Much of our economy appears to be going absolute gangbusters. House prices are smashing records. People are queuing up to buy them anywhere in the country at almost any price, sometimes sight unseen. Construction firms are flat out. Share prices are near record highs. People are buying new cars, household appliances, and even golfing equipment like there is no tomorrow.
The disconnect between the way the world is, and the way we all are behaving, is huge.
Focus on growth, not the property bubble
All the heat and light around housing is unfortunately missing the target. The latest house price bubble in New Zealand is not caused by housing policy — it is a symptom of a much wider issue.
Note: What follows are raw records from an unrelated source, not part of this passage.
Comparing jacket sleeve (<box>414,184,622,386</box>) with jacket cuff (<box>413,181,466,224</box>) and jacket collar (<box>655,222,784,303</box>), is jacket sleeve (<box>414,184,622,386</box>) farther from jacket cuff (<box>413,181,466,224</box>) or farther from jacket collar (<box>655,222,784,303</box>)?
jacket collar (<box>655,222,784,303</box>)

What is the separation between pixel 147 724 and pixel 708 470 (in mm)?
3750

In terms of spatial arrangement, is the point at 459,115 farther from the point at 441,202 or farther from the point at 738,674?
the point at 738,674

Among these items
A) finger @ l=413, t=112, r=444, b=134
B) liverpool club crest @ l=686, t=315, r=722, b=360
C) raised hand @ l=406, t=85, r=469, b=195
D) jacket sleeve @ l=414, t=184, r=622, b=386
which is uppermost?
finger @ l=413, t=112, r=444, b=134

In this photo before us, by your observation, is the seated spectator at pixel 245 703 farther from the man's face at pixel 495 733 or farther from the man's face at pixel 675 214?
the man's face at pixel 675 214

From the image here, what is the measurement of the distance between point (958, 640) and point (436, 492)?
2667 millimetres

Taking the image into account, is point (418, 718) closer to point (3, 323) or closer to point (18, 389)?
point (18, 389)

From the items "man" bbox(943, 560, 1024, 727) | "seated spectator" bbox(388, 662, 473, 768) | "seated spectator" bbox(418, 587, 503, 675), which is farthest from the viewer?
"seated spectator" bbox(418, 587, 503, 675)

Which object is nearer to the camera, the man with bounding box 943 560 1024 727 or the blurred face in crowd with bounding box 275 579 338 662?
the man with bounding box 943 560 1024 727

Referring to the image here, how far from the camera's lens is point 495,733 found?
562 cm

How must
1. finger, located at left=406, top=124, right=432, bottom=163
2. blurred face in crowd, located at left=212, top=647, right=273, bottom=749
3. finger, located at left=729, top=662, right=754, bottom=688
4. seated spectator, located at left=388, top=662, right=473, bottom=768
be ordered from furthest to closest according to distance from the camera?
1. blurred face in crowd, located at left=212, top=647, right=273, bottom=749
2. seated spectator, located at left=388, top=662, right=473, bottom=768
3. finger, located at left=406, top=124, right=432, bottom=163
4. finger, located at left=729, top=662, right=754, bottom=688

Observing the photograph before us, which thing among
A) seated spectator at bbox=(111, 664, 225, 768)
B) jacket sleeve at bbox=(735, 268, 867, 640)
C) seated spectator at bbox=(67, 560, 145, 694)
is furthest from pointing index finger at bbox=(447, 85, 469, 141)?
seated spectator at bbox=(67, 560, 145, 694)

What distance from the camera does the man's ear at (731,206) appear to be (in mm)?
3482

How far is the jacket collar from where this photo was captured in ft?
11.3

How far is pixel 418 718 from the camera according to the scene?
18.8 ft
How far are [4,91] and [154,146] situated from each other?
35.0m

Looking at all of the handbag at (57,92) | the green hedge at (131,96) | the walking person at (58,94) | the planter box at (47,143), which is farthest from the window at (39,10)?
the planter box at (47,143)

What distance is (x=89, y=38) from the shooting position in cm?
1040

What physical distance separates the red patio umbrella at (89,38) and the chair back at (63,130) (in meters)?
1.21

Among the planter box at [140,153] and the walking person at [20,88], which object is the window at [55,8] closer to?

We can therefore talk about housing until we are blue in the face. There is not a single change in housing policy right now that will stop the rise in house prices.
While freeing up more land is always helpful in the medium term, most of the hackneyed housing ideas making the rounds are like doing the proverbial into the wind. Or worse.
Heads should have rolled as border damage spreads far and wide
Safely managing the border of a small isolated country during Covid-19 while at the same time minimising the impact on people's jobs and livelihoods was always going to be a balancing act. Success relies on a huge amount of public trust and confidence.
The public needs to be able to trust that what ministers and officials say is happening, is in fact happening. And when relatively routine questions are asked, for those same politicians and officials to not spend days and days fudging the answer. All that does is tell people you had no idea what was happening in the first place.